### Records from a data collection
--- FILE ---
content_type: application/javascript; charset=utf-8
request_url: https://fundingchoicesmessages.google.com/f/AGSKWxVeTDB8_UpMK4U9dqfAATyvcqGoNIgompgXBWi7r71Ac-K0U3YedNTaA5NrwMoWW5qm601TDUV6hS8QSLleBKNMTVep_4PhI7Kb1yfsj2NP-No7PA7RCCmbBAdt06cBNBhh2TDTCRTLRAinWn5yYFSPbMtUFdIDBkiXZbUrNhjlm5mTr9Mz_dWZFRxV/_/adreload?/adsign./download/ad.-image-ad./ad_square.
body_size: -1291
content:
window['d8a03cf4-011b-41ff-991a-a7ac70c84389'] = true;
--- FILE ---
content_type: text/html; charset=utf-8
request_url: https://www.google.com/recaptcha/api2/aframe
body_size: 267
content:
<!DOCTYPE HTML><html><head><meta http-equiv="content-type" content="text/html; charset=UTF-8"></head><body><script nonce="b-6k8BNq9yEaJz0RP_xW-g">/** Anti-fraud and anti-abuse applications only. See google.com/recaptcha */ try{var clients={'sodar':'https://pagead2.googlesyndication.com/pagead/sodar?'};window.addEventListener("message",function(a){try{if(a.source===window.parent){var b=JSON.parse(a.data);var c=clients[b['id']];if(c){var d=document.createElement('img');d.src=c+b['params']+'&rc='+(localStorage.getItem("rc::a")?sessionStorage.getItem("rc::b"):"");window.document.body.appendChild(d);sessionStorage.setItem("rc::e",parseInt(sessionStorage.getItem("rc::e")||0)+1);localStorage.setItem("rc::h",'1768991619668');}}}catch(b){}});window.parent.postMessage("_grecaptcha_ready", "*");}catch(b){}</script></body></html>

### Problem description
Would you write out each entry precisely as it is given?

### Your solution
--- FILE ---
content_type: application/javascript; charset=utf-8
request_url: https://fundingchoicesmessages.google.com/f/AGSKWxVeTDB8_UpMK4U9dqfAATyvcqGoNIgompgXBWi7r71Ac-K0U3YedNTaA5NrwMoWW5qm601TDUV6hS8QSLleBKNMTVep_4PhI7Kb1yfsj2NP-No7PA7RCCmbBAdt06cBNBhh2TDTCRTLRAinWn5yYFSPbMtUFdIDBkiXZbUrNhjlm5mTr9Mz_dWZFRxV/_/adreload?/adsign./download/ad.-image-ad./ad_square.
body_size: -1291
content:
window['d8a03cf4-011b-41ff-991a-a7ac70c84389'] = true;
--- FILE ---
content_type: text/html; charset=utf-8
request_url: https://www.google.com/recaptcha/api2/aframe
body_size: 267
content:
<!DOCTYPE HTML><html><head><meta http-equiv="content-type" content="text/html; charset=UTF-8"></head><body><script nonce="b-6k8BNq9yEaJz0RP_xW-g">/** Anti-fraud and anti-abuse applications only. See google.com/recaptcha */ try{var clients={'sodar':'https://pagead2.googlesyndication.com/pagead/sodar?'};window.addEventListener("message",function(a){try{if(a.source===window.parent){var b=JSON.parse(a.data);var c=clients[b['id']];if(c){var d=document.createElement('img');d.src=c+b['params']+'&rc='+(localStorage.getItem("rc::a")?sessionStorage.getItem("rc::b"):"");window.document.body.appendChild(d);sessionStorage.setItem("rc::e",parseInt(sessionStorage.getItem("rc::e")||0)+1);localStorage.setItem("rc::h",'1768991619668');}}}catch(b){}});window.parent.postMessage("_grecaptcha_ready", "*");}catch(b){}</script></body></html>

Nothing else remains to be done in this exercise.